BEGIN DOCUMENT SECTION
On December 20 OAO Chelyabinsk Zinc Plant (ChZP, RTS: CHZN), the largest Russian producer of high quality zinc and zinc alloys announced 9M 2007 IFRS consolidated financials. According to the report, the company's earnings came in at USD 450 mn, or 18% up y-o-y. However, net income amounted to USD 69 mn, which is 13% lower than in the same period 2006.
In January-September 2007 Chelyabinsk Zinc Plant produced 122,676 tons of SPECIAL HIGH GRADE zinc, or 11% up from 110,178 tons in 9M 2006. The company's sales amounted to 109,494 tons, or 10% higher than 99,953 tons in 9M 2006. The metal maker's domestic sales accounted for 48% or 52,451 tons of the company's aggregate supplies in 9M 2007 that ended on September 30. In 9M 2006 ChZP sold 60,325 tons in Russia and exported 39,628 tons of zinc and zinc alloys. The company therefore managed to significantly scale up sales due to incremental output.
END DOCUMENT SECTION
BEGIN DATA FOR ANALYSIS
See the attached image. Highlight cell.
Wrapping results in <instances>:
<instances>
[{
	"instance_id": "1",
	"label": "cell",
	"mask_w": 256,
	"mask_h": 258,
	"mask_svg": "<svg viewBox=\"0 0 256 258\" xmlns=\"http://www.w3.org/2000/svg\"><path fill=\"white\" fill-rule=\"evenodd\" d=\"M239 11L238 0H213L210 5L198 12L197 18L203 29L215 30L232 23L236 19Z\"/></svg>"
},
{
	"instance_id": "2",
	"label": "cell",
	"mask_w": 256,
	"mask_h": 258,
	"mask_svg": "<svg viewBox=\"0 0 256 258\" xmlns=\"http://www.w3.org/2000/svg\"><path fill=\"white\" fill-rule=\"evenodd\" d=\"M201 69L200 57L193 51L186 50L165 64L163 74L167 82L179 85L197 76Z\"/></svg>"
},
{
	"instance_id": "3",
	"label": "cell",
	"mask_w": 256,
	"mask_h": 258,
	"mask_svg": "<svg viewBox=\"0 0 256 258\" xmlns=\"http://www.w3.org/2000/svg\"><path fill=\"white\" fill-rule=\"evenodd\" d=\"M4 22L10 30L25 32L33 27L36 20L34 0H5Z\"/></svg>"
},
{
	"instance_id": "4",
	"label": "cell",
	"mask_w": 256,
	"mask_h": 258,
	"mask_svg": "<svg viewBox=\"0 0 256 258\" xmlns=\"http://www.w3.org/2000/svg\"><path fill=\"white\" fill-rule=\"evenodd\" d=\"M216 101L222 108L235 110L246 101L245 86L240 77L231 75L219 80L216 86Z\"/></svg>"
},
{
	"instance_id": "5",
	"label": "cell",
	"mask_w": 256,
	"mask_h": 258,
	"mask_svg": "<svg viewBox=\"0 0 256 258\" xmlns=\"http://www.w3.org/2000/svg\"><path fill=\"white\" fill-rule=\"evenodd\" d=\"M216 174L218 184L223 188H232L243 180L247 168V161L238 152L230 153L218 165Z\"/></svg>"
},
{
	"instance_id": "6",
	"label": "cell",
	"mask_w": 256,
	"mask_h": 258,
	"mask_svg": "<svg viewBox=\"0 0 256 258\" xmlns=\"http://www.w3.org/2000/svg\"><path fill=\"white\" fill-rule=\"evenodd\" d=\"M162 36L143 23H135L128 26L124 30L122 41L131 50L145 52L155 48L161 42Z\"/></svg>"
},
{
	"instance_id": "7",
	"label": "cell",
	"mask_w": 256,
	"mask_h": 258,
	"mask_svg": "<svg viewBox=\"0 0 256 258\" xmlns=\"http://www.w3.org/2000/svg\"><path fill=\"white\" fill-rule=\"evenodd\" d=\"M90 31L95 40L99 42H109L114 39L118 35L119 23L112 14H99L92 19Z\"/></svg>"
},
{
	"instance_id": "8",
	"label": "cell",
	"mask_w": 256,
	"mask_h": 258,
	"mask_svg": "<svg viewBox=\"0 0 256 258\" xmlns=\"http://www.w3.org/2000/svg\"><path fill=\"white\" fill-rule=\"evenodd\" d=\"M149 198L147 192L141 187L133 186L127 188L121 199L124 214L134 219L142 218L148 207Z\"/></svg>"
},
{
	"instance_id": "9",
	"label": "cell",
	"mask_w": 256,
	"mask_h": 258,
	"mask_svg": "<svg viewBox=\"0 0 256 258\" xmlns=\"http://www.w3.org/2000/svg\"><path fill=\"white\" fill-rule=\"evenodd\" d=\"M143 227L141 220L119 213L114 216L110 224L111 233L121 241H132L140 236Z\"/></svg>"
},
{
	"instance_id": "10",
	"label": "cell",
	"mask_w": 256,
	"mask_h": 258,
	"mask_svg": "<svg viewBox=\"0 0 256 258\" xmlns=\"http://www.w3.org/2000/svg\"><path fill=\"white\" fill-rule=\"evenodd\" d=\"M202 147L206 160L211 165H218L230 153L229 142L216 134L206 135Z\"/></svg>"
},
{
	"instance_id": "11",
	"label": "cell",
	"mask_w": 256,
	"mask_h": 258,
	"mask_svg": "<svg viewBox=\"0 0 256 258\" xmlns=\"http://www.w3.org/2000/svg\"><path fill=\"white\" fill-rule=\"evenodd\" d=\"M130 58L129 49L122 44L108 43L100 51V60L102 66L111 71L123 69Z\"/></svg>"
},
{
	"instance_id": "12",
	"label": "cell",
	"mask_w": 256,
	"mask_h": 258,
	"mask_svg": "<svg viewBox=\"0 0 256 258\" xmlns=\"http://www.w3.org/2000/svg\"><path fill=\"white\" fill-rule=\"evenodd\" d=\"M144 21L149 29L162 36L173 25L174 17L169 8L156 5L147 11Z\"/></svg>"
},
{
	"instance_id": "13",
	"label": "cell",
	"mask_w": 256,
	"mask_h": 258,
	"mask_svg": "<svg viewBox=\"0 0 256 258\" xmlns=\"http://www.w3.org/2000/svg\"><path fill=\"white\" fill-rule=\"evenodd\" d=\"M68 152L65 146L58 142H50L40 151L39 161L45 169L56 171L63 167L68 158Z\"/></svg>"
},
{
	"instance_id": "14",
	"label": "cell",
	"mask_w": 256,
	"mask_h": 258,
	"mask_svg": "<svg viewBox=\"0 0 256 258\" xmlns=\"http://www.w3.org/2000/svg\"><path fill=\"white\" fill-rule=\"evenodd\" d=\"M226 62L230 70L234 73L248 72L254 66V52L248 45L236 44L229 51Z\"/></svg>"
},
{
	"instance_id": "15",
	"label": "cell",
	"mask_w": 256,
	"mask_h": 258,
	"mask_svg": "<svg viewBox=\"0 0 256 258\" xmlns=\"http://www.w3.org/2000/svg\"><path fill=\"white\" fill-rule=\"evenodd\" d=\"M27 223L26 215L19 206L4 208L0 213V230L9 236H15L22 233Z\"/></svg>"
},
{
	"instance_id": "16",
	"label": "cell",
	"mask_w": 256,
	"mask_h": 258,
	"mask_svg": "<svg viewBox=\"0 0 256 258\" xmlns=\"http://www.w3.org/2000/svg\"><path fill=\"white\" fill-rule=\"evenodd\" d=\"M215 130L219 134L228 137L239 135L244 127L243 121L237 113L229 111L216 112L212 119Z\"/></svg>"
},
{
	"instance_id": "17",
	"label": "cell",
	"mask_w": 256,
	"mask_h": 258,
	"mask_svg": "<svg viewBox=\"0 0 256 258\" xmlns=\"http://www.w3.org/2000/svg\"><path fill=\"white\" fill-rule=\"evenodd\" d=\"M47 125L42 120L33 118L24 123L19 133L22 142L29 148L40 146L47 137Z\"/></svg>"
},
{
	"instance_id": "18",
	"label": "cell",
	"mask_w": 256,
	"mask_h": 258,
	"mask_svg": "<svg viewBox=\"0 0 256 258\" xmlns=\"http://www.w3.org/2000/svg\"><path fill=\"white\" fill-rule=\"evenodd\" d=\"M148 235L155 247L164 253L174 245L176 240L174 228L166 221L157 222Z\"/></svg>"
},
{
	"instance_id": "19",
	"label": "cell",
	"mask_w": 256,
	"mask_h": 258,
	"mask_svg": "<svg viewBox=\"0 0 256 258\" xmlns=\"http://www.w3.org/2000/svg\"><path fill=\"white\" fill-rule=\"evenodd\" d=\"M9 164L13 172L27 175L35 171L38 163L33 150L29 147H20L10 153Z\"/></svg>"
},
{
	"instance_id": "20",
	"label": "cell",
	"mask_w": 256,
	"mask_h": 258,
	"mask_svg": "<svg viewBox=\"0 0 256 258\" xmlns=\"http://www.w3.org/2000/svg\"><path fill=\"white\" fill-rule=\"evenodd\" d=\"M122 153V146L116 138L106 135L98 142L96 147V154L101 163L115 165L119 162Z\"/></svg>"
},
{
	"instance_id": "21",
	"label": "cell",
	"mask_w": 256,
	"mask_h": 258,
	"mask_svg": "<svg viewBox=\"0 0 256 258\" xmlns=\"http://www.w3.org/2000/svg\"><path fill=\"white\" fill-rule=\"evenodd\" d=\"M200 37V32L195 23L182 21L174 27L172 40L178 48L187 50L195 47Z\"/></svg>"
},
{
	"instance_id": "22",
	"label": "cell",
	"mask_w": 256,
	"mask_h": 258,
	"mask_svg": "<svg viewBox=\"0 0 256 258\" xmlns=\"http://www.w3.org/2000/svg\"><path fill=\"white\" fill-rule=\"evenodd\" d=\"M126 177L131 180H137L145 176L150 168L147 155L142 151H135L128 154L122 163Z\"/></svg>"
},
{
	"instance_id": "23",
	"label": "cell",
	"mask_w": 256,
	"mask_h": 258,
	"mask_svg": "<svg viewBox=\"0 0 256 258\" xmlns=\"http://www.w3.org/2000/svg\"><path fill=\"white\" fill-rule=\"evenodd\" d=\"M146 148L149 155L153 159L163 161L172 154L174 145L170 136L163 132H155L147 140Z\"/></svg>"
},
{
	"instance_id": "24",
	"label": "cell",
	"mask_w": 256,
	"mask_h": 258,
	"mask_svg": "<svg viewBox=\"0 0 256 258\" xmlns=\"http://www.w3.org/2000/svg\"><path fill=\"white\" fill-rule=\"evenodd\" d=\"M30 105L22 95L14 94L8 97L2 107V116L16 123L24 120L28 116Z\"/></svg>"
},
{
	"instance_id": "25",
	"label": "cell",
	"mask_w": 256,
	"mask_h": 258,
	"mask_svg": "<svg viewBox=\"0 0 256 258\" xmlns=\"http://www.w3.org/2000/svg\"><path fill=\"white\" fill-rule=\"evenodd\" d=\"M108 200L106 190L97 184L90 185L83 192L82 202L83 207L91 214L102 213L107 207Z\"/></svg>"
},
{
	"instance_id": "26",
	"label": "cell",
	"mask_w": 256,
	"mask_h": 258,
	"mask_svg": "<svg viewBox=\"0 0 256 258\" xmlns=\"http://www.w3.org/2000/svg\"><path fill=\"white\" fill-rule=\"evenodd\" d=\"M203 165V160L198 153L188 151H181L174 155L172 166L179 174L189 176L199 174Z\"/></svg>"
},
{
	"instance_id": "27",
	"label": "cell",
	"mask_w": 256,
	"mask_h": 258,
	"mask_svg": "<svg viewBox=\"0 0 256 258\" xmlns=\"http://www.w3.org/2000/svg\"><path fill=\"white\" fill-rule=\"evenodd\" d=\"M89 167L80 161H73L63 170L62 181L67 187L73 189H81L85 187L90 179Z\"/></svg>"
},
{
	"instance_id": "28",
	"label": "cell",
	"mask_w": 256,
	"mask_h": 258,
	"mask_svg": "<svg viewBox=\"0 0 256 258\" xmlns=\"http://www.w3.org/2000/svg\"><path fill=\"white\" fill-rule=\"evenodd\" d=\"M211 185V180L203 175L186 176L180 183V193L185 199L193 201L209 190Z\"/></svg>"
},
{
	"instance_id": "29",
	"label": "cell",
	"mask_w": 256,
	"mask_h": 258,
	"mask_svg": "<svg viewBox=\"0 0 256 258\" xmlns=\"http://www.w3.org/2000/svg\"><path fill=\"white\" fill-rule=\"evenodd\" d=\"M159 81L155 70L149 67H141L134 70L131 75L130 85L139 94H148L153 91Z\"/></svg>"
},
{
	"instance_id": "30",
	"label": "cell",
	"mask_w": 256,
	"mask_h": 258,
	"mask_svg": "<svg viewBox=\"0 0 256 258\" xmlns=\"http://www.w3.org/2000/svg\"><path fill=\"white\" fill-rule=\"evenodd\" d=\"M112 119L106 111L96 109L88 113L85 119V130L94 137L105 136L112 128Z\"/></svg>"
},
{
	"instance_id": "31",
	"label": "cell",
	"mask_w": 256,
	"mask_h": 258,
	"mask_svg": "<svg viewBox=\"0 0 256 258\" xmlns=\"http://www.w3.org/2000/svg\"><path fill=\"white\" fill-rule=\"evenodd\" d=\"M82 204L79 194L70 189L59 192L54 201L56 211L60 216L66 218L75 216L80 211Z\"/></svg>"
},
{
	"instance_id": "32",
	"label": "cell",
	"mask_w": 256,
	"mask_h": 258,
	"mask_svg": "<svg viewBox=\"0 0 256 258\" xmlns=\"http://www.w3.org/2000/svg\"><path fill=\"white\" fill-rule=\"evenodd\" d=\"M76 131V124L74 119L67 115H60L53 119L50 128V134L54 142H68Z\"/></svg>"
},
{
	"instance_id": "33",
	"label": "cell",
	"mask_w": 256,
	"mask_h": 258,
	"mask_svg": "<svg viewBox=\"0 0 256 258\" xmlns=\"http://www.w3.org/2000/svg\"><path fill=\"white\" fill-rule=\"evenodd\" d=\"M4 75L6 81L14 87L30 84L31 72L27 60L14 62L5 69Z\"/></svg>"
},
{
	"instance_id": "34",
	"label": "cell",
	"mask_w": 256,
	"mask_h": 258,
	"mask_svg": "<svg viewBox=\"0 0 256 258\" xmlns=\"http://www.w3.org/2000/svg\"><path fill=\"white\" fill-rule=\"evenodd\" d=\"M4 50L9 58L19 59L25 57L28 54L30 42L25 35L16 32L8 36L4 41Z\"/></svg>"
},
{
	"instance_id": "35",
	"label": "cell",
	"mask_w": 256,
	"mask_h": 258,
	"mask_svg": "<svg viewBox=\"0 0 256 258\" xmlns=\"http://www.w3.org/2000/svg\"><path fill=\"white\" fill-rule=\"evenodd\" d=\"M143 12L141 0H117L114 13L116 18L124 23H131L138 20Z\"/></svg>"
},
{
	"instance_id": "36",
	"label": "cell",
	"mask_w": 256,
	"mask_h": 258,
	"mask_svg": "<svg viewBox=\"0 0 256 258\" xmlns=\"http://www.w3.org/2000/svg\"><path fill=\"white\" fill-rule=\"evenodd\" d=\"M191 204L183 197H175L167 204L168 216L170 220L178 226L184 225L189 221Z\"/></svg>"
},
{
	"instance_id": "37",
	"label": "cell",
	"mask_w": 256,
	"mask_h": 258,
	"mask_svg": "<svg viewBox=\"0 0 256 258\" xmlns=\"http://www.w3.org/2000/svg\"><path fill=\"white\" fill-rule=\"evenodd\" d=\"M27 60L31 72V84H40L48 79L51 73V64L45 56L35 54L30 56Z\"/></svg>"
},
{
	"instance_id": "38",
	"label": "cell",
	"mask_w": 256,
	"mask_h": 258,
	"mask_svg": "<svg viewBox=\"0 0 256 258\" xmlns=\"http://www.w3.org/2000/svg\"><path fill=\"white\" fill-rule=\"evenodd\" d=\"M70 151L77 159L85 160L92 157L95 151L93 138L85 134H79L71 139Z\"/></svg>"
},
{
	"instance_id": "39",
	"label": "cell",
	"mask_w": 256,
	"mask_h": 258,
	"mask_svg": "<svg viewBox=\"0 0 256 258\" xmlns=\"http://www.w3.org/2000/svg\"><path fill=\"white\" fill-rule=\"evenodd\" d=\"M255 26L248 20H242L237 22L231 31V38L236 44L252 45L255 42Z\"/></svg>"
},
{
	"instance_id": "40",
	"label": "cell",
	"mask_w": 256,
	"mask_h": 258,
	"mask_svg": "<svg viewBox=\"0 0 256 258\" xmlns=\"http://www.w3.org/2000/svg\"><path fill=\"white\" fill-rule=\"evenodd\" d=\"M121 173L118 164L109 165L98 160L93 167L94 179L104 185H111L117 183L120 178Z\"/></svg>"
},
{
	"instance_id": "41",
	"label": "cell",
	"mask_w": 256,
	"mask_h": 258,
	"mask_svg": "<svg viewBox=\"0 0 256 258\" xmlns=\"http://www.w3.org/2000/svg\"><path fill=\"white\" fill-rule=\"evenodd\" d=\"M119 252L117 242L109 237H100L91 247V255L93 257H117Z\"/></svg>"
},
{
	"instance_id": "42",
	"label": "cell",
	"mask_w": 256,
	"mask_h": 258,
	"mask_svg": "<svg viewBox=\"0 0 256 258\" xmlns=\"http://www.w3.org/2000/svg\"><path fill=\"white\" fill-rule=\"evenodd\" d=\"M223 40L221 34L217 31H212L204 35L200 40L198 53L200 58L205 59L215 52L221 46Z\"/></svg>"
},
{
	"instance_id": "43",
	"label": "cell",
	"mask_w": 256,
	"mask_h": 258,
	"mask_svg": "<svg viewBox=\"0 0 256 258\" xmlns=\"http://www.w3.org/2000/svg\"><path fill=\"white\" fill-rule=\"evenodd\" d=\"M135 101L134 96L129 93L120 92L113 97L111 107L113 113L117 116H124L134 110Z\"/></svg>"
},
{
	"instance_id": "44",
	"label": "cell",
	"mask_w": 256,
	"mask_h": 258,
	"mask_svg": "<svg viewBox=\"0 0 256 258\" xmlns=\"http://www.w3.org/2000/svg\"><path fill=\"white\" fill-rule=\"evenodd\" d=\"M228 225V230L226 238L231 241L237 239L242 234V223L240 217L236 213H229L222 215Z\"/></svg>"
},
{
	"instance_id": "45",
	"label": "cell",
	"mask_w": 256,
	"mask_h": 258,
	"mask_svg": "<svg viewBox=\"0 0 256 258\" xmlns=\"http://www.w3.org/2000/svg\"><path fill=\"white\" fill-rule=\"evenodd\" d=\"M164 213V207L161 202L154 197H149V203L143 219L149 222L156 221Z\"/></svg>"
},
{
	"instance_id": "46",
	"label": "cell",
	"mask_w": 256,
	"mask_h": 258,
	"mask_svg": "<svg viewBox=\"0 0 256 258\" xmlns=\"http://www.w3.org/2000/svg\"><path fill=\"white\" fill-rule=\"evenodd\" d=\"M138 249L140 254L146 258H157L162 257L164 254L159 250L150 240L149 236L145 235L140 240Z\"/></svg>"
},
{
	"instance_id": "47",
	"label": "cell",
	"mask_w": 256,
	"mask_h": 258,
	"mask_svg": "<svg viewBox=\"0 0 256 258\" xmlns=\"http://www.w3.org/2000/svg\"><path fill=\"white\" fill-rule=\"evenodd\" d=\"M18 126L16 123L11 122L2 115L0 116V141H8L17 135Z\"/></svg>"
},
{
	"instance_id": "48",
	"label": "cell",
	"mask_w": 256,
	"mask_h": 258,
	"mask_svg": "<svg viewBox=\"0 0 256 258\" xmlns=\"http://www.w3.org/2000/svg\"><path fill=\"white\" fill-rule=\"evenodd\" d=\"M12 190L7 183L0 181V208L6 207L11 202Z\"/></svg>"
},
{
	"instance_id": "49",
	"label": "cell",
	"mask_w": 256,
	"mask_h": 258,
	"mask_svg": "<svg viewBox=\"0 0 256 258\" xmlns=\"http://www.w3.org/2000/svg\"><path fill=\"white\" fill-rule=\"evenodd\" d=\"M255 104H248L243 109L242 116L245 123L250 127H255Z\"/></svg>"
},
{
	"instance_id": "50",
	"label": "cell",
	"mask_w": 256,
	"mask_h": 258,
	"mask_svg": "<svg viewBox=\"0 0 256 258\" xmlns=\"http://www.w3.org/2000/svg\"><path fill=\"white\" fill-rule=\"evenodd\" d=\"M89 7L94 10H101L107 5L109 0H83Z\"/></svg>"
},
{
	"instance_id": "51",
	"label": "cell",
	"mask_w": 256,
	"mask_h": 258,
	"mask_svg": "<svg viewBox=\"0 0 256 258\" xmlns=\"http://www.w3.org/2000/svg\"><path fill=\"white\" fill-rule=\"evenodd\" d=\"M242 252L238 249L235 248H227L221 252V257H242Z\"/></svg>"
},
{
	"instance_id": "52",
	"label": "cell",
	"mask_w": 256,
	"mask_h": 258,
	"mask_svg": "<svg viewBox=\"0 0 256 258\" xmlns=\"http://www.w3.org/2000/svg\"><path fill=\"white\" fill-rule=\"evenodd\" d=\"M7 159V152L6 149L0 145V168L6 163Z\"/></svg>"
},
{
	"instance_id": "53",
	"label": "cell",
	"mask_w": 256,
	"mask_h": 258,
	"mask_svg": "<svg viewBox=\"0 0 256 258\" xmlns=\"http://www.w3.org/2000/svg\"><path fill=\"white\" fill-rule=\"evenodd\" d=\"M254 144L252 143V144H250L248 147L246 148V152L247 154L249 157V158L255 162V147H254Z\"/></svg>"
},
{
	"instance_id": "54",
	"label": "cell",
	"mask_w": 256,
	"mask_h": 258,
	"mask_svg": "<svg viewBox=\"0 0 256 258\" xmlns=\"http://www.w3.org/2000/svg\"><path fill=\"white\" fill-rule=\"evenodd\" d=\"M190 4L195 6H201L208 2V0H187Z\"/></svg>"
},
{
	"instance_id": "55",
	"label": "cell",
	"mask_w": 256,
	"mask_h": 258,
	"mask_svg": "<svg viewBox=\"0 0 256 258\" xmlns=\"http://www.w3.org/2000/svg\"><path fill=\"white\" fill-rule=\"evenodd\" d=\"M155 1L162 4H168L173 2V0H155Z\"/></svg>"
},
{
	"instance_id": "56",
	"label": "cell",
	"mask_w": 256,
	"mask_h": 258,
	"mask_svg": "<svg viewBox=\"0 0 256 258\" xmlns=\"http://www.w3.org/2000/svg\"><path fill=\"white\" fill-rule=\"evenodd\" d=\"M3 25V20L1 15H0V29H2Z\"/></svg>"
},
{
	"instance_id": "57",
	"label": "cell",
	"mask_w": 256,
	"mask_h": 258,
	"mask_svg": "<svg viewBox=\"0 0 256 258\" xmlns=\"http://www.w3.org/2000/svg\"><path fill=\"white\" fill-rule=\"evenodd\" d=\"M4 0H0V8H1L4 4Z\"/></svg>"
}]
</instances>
END DATA FOR ANALYSIS
:: PARTS OF THE EXERCISE ::
(1) In the Chelyabinsk Zinc Plant report, how many tons of special high grade zinc did the company produce in January-September 2007?
(2) Using the Chelyabinsk Zinc Plant report, explain in one to three sentences why the company was able to significantly scale up its sales.
(3) Continue the Chelyabinsk Zinc Plant report from where it stops.

:: PER-TASK ANSWERS ::
(1) 122,676 tons.

(2) The report attributes the sales growth to incremental output. Production of special high grade zinc rose 11% to 122,676 tons in 9M 2007, and sales rose 10% to 109,494 tons.

(3)
According to the report, sales climbed to USD 450 mn, or up 18% y-o-y from USD 382 mn in 9M 2006. Growth drivers included higher zinc prices on LME, with the average zinc price climbing from USD 2,965.50 per ton in 9M 2006 to USD 3,451.70 per ton in 9M 2007, and stronger volumes of zinc sales in kind. The company's consolidated revenue for the period also includes USD 12.30 mn or 3% of aggregate earnings from lead concentrate sales by TOO Nova Zinc, up from USD 5.10 mn in 9M 2006. This metric also includes USD 23.10 mn or 5% of aggregate revenue from sales of associated goods, such as sulphuric acid, cadmium and indium, up from USD 16.80 mn in 9M 2006.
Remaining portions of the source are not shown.